All of the data should be repeated exactly; pictures are not part of the copy.

==== THE DATA ====

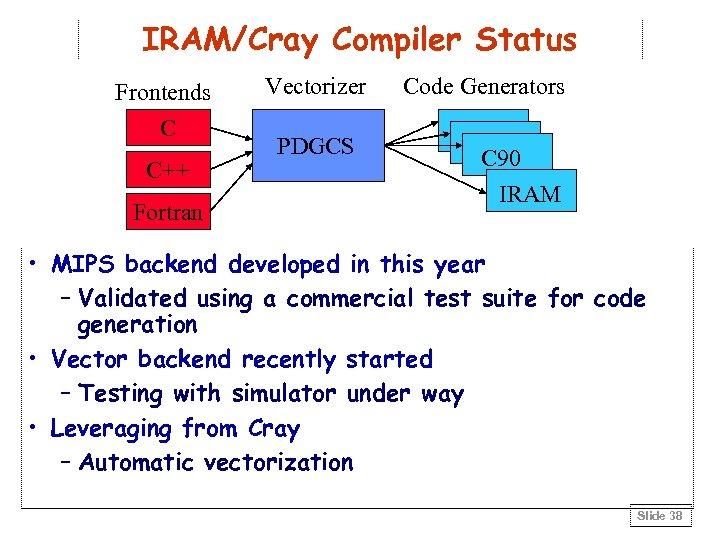 IRAM/Cray Compiler Status Frontends C C++ Fortran Vectorizer PDGCS Code Generators C 90 IRAM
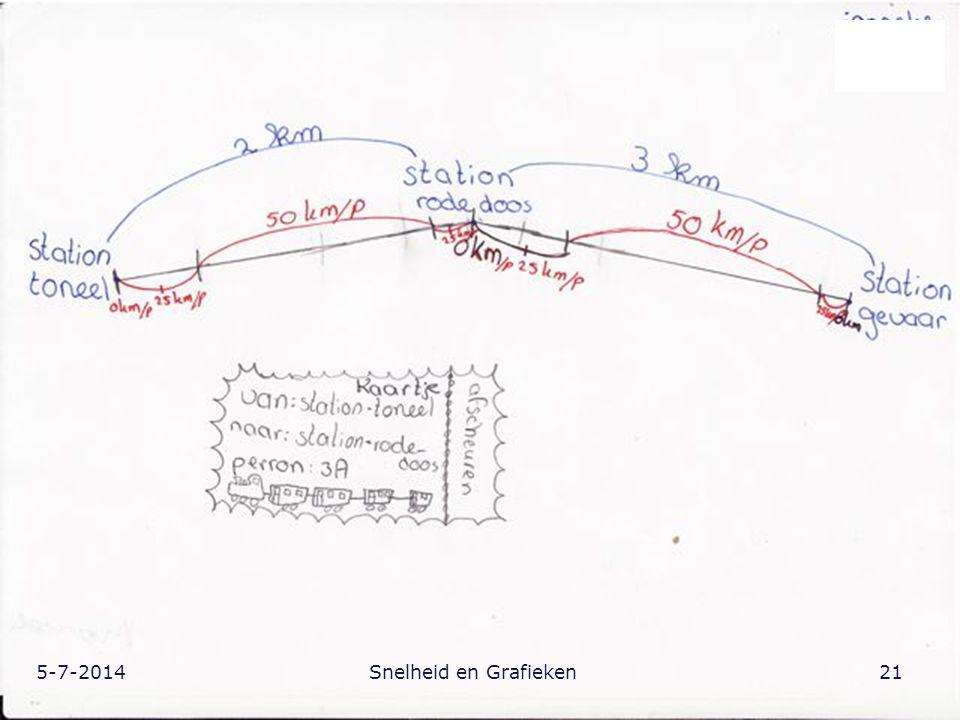 5-7-201421Snelheid en Grafieken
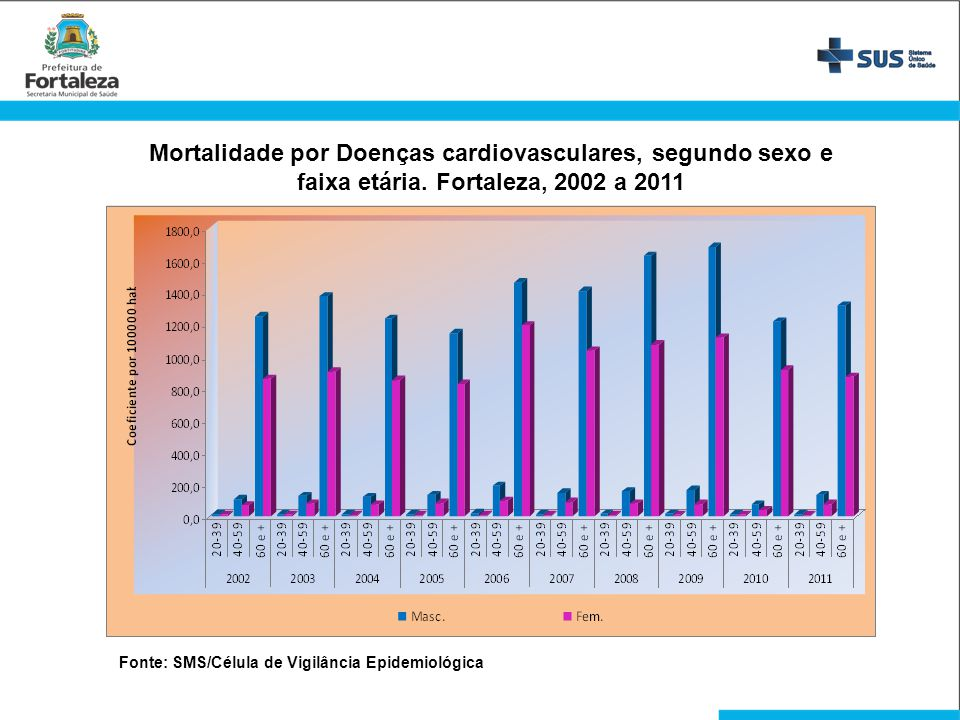 Mortalidade por Doenças cardiovasculares, segundo sexo e faixa etária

====

■ **ANSWER AREA**:
 IRAM/Cray Compiler Status Frontends C C++ Fortran Vectorizer PDGCS Code Generators C 90 IRAM
 5-7-201421Snelheid en Grafieken
 Mortalidade por Doenças cardiovasculares, segundo sexo e faixa etária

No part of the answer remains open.